> [Problem to solve] Among the entries below, retype exactly the lines starting with the one with "Markery nowotworowe" and going on through the one with "Ateik ir Tu!", but not the pictures.

> [Task data]
▼

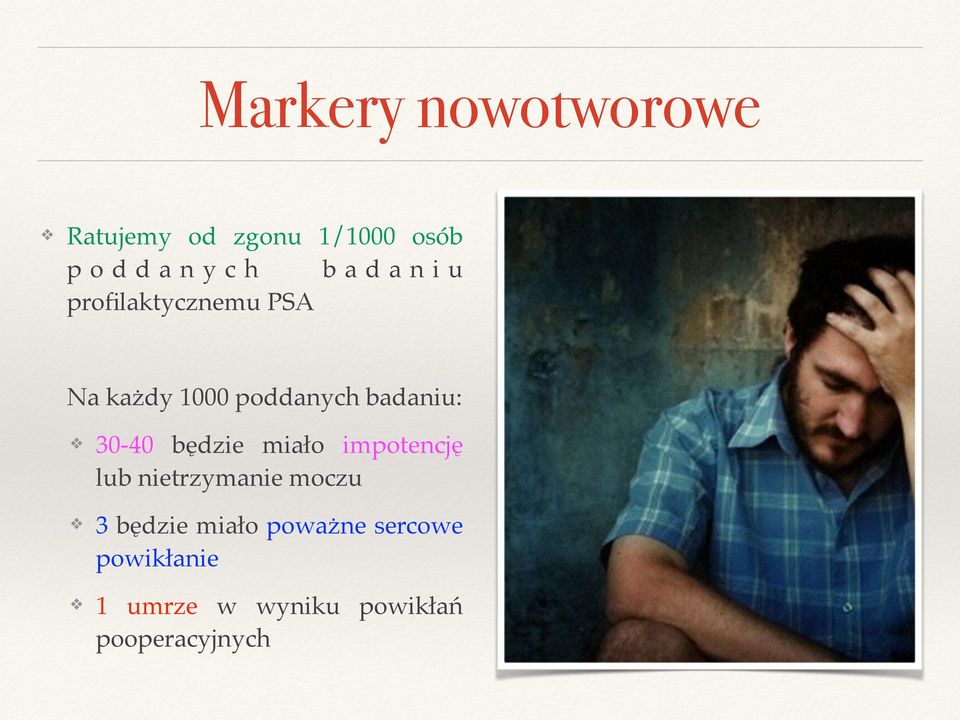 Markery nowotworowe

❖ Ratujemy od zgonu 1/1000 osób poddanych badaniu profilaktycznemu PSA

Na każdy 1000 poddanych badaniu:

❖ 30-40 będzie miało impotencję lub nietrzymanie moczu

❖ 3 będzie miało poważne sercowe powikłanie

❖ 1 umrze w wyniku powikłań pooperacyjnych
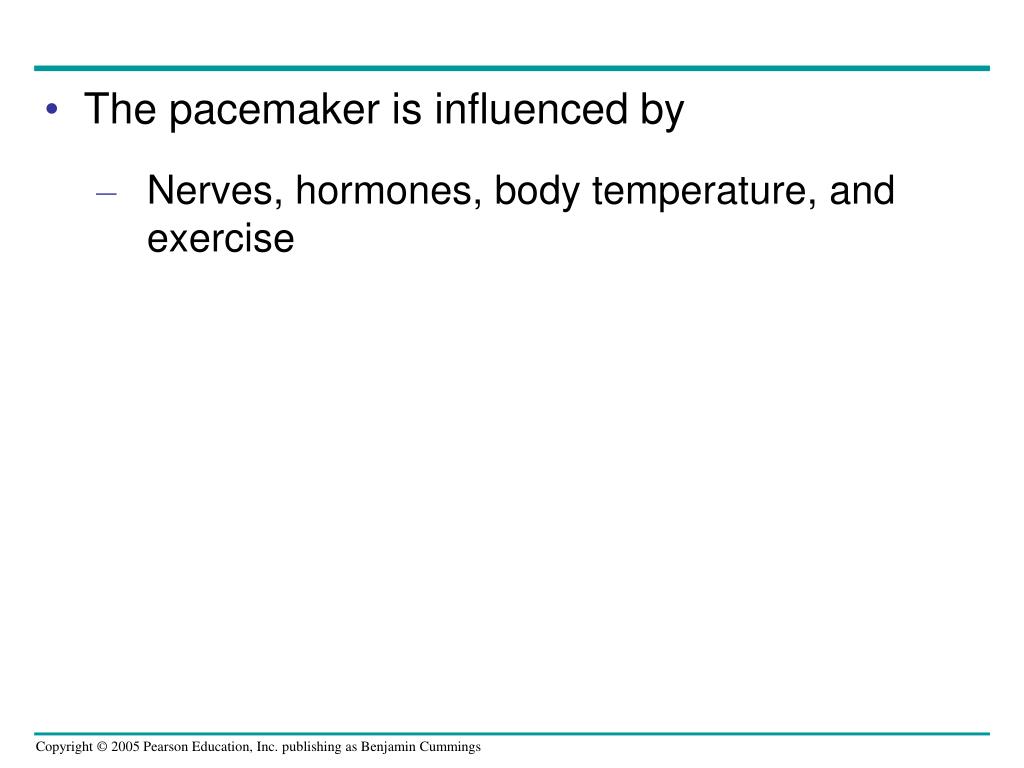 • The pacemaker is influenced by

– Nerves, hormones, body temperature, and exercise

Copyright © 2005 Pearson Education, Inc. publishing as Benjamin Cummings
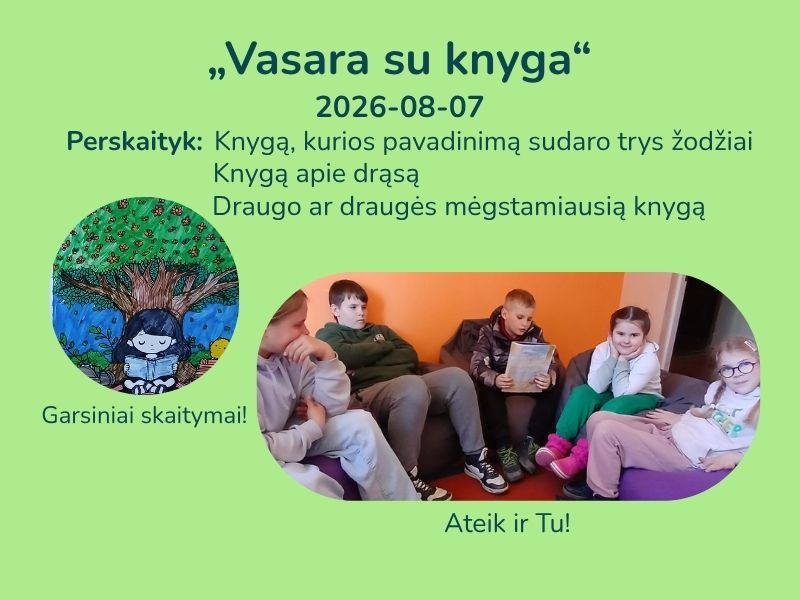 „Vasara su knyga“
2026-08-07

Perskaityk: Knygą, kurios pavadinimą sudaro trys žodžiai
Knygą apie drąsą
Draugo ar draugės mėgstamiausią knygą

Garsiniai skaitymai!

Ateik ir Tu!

▲
▼

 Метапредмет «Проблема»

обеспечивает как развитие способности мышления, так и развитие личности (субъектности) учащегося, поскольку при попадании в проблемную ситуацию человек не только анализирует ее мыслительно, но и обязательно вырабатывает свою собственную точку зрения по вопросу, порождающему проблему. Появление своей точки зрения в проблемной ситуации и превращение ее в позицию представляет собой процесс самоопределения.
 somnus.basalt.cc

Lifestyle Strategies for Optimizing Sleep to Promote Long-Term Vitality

▲

> [Solution to this task]
 Markery nowotworowe

❖ Ratujemy od zgonu 1/1000 osób poddanych badaniu profilaktycznemu PSA

Na każdy 1000 poddanych badaniu:

❖ 30-40 będzie miało impotencję lub nietrzymanie moczu

❖ 3 będzie miało poważne sercowe powikłanie

❖ 1 umrze w wyniku powikłań pooperacyjnych
 • The pacemaker is influenced by

– Nerves, hormones, body temperature, and exercise

Copyright © 2005 Pearson Education, Inc. publishing as Benjamin Cummings
 „Vasara su knyga“
2026-08-07

Perskaityk: Knygą, kurios pavadinimą sudaro trys žodžiai
Knygą apie drąsą
Draugo ar draugės mėgstamiausią knygą

Garsiniai skaitymai!

Ateik ir Tu!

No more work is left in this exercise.